Despite this, my first thoughts upon finishing Wuthering Heights were that Heathcliff had got off easily with his crimes, and now was in a better place than he was when alive. After all, he and Catherine could finally be together, which was what Heathcliff ultimately always wanted. He saw Catherine’s marriage to Edgar as a betrayal, which is why, as well as his feelings of being an outsider, he was driven to such bitterness against the Lintons and Earnshaws. Even if Lockwood is right and Heathcliff is quiet in his grave, he has found rest that he could never find in real life, where he was tormented by his guilt and his hatred. Heathcliff is ultimately thwarted when Hareton is educated by, and falls in love with, Cathy Linton, uniting the houses after he strove so hard to drive them apart. Yet is that really enough? Can we really say that the balance has been restored, that all wrongs are righted in the end?
But perhaps that’s the point. Wuthering Heights is special because it’s not like Jane Eyre or Great Expectations or a lot of other books from its time, where the good people always win outright and get their happiness that they’ve earned through suffering. It’s realistic, pessimistic to the point of almost being mean-spirited. There is ambiguity, as mentioned above, throughout the book around many things, mostly orbiting Heathcliff: where did he come from? Is he an illegitimate son of Earnshaw? Is he an orphaned beggar? How does Heathcliff get the money with which he overwhelms the grieving Hindley and disinherits Hareton? Where does Heathcliff go when he vanishes after Earnshaw’s death? The ambiguity of Heathcliff’s fate is fitting giving his origins, making and cause of death is as well. Upon publication, many reviews attacked the book for being too downbeat and depressing. The Atlas magazine said, according to Wikipedia: “We know nothing in the whole range of our fictitious literature which presents such shocking pictures of the worst forms of humanity. There is not in the entire dramatis persona, a single character which is not utterly hateful or thoroughly contemptible”. Graham’s Lady Magazine somehow went even further with: “How a human being could have attempted such a book as the present without committing suicide before he” (Emily Bronte wrote under the pseudonym Ellis Bell) “had finished a dozen chapters, is a mystery. It is a compound of vulgar depravity and unnatural horrors”.
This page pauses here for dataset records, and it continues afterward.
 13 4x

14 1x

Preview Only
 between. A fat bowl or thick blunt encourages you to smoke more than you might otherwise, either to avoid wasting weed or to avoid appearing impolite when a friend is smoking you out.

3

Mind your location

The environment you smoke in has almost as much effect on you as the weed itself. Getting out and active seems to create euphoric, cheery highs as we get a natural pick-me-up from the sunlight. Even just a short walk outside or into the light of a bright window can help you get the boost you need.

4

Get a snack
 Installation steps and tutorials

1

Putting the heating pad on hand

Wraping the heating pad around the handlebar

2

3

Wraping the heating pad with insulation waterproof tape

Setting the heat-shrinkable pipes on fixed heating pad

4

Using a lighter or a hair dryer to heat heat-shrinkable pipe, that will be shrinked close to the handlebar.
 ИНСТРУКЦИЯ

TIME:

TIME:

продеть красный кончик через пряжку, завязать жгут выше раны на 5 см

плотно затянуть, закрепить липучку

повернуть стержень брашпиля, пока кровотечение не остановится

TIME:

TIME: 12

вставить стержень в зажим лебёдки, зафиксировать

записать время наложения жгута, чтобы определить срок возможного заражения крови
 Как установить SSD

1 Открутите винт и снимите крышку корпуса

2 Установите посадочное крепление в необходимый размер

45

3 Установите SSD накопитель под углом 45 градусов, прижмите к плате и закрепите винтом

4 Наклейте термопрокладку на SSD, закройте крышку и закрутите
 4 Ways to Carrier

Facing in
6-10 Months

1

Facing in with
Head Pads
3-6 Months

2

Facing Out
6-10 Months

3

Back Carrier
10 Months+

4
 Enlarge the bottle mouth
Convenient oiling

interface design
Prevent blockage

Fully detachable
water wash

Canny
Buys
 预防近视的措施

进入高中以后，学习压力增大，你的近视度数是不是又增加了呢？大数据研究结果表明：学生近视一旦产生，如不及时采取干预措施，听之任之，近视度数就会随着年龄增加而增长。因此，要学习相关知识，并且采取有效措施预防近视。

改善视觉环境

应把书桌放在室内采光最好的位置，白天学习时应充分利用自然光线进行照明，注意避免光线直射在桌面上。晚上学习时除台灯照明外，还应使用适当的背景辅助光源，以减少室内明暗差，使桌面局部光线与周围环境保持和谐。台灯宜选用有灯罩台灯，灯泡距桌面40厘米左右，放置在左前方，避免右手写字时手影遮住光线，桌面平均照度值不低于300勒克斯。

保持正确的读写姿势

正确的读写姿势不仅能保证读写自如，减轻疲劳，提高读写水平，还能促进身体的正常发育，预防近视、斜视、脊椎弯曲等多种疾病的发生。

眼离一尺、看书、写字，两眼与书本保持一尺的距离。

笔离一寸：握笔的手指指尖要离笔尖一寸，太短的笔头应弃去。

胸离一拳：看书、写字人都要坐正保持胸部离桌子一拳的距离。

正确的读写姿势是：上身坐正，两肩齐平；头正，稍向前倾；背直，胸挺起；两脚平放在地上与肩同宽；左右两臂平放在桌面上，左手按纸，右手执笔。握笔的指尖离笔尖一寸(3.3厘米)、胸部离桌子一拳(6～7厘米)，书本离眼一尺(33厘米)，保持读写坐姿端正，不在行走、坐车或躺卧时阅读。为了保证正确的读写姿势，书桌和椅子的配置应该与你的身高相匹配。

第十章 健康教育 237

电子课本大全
Wuthering Heights, I’ve come to realise, can’t finish happily because it wouldn’t fit the novel. Emily Bronte wasn’t afraid to look at the worst side of humanity and our lives – as Hobbes put it, nasty, brutish and short. This truth disgusted the Victorian, frilled sensibilities of the magazine critics and provoked a visceral reaction from them. Heathcliff might get away with it in the end, because that’s how life is sometimes. Bittersweet above all, a tale of sadness, love, passion, loneliness and hatred.